_What to work on:_ Please count the lines below that hold the word "combination" and give the count without any other text.

_Provided entries:_
=== Section Start ===

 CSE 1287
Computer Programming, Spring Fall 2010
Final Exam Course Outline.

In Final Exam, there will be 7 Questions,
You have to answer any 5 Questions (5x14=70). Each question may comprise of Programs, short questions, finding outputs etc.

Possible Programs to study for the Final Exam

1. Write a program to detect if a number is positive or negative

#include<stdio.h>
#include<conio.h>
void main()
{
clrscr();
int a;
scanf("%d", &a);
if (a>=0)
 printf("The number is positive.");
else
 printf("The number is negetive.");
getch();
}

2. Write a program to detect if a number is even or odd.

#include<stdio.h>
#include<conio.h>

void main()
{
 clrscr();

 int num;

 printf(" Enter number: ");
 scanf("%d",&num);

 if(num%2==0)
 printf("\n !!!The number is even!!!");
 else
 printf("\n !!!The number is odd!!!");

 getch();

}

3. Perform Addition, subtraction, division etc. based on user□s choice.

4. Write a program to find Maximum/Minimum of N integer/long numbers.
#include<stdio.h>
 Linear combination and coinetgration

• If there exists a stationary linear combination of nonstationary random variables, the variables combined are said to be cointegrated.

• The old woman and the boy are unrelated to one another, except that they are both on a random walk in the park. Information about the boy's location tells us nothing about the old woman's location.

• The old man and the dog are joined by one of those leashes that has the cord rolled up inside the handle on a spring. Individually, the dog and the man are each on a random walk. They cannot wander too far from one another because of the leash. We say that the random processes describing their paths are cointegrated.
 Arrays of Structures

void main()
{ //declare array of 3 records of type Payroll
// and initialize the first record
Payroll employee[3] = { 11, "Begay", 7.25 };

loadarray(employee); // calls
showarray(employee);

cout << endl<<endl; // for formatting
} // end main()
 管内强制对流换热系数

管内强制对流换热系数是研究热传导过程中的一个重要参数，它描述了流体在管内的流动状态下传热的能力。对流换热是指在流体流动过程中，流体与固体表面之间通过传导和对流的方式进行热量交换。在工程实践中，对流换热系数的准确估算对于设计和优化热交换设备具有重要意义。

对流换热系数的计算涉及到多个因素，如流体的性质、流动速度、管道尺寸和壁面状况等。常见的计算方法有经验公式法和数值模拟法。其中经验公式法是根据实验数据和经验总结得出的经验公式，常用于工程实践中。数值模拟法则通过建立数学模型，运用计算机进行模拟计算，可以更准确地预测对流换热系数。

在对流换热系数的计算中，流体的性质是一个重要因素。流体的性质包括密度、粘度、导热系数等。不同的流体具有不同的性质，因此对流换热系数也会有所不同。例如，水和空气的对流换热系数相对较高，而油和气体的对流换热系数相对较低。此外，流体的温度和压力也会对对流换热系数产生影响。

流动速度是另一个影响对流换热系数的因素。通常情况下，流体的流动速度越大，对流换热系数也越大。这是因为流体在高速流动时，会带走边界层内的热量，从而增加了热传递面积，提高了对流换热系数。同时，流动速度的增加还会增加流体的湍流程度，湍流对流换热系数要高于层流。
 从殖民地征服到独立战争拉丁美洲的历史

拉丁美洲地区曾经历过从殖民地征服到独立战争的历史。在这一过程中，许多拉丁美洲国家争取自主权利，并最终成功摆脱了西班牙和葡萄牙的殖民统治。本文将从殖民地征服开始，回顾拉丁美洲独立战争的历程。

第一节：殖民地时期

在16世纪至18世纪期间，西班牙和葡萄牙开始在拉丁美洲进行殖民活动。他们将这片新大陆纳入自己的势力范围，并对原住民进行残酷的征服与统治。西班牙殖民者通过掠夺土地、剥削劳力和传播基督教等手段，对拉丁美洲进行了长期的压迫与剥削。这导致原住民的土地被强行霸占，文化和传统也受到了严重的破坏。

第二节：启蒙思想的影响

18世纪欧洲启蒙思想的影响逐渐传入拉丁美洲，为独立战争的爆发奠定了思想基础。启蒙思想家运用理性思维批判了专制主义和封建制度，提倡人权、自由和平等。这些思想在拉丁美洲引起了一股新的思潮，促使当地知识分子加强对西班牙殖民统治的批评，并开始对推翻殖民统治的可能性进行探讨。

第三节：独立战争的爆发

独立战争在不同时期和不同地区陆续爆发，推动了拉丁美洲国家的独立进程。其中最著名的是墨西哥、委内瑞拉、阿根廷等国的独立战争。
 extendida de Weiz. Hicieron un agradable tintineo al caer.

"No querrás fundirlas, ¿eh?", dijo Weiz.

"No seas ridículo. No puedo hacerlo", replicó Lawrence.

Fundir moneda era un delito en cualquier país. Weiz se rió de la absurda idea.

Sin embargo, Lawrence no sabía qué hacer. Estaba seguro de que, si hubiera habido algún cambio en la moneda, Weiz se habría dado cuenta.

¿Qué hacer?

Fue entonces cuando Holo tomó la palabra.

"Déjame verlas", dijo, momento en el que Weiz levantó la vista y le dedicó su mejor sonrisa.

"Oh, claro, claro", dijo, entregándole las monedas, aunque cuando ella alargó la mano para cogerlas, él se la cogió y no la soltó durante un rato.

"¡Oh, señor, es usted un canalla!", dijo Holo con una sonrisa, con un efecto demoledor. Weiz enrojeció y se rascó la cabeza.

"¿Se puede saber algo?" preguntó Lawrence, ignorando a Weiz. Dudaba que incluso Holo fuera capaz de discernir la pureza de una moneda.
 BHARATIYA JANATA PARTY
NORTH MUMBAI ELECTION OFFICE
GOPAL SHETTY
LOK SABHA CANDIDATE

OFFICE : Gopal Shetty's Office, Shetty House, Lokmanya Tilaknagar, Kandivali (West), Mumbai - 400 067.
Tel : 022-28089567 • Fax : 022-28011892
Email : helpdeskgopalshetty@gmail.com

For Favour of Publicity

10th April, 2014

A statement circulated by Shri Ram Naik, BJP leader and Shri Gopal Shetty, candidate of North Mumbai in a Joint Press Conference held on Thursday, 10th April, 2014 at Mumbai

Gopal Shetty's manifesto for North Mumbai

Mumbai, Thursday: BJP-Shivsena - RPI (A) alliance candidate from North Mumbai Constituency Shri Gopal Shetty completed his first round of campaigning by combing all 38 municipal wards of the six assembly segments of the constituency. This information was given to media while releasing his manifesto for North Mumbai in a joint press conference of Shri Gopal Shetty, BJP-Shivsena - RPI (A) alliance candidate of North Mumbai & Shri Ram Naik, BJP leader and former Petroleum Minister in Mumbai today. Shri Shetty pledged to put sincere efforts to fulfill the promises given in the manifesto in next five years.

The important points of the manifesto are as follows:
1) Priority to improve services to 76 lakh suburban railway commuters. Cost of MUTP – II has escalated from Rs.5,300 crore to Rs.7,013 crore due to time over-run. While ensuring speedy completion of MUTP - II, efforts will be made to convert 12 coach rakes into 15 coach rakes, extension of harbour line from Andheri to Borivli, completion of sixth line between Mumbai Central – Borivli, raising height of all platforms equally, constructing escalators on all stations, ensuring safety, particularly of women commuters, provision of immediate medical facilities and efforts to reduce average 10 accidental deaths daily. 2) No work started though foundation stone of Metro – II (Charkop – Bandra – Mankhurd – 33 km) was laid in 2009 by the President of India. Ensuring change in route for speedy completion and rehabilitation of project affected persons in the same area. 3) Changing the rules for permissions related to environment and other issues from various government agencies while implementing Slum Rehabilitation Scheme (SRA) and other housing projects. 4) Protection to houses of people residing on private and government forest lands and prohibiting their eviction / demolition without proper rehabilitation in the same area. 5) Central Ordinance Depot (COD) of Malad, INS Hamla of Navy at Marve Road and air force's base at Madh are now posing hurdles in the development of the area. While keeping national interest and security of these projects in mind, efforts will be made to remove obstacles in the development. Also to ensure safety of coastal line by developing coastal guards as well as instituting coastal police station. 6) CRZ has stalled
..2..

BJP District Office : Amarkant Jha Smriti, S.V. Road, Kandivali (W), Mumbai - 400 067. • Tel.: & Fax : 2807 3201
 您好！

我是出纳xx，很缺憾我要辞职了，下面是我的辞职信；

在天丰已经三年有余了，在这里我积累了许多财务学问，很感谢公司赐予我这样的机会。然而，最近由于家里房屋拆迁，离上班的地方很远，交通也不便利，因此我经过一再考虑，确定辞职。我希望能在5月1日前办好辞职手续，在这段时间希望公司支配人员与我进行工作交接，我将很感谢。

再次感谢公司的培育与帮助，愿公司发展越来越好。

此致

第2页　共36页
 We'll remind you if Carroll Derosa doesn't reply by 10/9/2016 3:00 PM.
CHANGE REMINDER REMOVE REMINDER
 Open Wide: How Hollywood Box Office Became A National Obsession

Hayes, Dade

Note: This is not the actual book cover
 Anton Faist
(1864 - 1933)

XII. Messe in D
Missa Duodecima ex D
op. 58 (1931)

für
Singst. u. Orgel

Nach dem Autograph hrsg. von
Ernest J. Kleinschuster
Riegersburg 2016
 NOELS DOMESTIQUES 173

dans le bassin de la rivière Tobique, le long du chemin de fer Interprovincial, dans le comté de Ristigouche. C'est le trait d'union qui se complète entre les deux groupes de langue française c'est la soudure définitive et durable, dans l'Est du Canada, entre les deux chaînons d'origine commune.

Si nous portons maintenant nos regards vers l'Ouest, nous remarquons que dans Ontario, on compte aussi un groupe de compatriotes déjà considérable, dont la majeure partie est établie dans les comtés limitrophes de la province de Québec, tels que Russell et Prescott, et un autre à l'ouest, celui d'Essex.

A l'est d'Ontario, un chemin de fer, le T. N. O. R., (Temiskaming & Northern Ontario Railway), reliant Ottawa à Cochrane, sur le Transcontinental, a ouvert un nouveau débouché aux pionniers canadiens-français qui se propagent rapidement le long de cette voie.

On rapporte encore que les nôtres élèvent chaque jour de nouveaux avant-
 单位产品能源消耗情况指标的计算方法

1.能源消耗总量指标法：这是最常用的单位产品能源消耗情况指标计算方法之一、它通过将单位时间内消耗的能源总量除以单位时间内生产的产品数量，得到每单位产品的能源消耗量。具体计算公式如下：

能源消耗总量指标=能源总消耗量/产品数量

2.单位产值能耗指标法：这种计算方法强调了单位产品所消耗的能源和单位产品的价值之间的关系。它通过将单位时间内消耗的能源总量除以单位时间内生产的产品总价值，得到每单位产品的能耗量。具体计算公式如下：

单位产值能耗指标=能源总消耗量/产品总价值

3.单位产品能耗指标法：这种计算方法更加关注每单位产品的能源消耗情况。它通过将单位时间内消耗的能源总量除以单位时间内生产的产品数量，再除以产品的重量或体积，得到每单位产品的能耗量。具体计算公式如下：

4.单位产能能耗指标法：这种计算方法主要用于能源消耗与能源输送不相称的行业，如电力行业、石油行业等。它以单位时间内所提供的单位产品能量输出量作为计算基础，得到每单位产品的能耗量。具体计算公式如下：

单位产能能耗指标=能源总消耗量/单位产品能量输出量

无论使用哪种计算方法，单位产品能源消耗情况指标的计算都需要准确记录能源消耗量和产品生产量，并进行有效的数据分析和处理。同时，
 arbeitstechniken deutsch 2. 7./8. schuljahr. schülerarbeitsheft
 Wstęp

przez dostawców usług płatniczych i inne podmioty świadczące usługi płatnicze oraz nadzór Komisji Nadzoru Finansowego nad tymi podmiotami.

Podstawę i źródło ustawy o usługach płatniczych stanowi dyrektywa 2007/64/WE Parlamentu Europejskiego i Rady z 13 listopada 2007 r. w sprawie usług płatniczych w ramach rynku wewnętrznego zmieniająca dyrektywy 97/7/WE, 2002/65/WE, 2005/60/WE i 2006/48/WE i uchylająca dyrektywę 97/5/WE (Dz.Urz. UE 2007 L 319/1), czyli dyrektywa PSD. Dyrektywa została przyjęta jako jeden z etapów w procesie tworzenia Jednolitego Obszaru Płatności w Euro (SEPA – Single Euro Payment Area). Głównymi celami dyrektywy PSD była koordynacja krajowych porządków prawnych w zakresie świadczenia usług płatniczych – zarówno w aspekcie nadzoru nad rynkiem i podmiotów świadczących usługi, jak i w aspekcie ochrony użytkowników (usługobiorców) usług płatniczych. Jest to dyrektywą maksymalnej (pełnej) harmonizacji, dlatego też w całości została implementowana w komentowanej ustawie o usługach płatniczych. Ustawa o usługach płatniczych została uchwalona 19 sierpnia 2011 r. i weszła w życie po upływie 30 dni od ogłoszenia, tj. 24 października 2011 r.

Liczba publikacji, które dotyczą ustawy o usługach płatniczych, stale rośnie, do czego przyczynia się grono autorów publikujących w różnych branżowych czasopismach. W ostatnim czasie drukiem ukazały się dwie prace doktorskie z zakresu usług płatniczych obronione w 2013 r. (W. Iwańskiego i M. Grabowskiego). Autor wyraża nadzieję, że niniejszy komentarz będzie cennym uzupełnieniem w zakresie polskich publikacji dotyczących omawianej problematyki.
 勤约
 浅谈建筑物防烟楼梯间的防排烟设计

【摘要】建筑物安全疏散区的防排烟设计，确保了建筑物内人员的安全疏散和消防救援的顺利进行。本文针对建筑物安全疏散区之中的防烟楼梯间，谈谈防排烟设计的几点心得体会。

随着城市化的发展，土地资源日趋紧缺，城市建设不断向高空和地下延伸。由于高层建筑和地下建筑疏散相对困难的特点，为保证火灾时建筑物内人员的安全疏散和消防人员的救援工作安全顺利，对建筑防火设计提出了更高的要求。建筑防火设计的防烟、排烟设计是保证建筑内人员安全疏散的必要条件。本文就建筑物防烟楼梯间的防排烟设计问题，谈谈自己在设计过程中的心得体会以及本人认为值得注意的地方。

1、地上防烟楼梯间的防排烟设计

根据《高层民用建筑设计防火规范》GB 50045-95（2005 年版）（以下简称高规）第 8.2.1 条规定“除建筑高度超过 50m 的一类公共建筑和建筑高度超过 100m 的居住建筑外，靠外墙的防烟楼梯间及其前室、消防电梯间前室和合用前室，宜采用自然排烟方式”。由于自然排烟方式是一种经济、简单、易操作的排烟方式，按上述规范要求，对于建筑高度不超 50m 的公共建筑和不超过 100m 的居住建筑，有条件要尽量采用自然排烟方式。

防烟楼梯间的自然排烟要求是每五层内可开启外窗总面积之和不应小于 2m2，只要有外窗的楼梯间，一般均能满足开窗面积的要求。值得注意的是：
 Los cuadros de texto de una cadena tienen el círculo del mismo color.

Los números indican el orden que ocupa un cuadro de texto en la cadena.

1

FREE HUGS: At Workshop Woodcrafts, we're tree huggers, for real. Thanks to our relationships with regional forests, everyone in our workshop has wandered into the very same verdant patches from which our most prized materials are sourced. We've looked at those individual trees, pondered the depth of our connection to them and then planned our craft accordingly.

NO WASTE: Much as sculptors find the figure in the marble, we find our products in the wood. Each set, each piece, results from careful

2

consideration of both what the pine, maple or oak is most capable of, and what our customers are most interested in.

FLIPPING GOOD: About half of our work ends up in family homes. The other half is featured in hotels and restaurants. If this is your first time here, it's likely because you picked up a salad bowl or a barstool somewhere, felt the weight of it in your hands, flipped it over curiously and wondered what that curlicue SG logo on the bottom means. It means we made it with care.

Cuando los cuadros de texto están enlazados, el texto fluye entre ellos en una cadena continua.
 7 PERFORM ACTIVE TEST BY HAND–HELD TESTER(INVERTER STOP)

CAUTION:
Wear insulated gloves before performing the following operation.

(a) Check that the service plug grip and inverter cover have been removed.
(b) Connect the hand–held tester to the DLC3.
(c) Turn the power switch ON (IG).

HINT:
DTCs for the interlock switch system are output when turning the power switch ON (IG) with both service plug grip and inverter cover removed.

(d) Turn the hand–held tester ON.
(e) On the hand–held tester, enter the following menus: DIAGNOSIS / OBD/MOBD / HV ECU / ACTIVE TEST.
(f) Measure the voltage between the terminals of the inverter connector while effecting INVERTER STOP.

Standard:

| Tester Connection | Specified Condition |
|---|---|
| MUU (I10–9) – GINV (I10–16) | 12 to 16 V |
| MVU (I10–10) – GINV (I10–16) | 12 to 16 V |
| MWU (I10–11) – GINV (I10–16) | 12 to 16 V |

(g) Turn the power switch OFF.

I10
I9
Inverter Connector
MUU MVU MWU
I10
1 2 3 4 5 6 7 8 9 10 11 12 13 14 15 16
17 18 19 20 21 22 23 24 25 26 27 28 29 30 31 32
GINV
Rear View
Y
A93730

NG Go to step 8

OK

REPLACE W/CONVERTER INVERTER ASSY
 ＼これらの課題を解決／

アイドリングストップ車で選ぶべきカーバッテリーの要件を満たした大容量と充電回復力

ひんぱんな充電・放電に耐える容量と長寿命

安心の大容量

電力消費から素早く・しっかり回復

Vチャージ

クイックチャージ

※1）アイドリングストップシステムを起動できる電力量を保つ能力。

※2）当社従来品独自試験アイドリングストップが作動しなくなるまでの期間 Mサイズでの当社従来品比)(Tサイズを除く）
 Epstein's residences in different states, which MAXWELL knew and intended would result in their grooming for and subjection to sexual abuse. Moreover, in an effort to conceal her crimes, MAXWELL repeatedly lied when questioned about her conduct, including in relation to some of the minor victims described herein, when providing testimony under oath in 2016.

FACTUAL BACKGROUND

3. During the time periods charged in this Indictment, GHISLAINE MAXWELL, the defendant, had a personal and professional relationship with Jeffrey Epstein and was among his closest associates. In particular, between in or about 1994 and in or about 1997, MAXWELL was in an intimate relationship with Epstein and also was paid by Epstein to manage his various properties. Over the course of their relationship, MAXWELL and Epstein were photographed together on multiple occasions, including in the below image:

=== Section End ===

_Written response:_ 2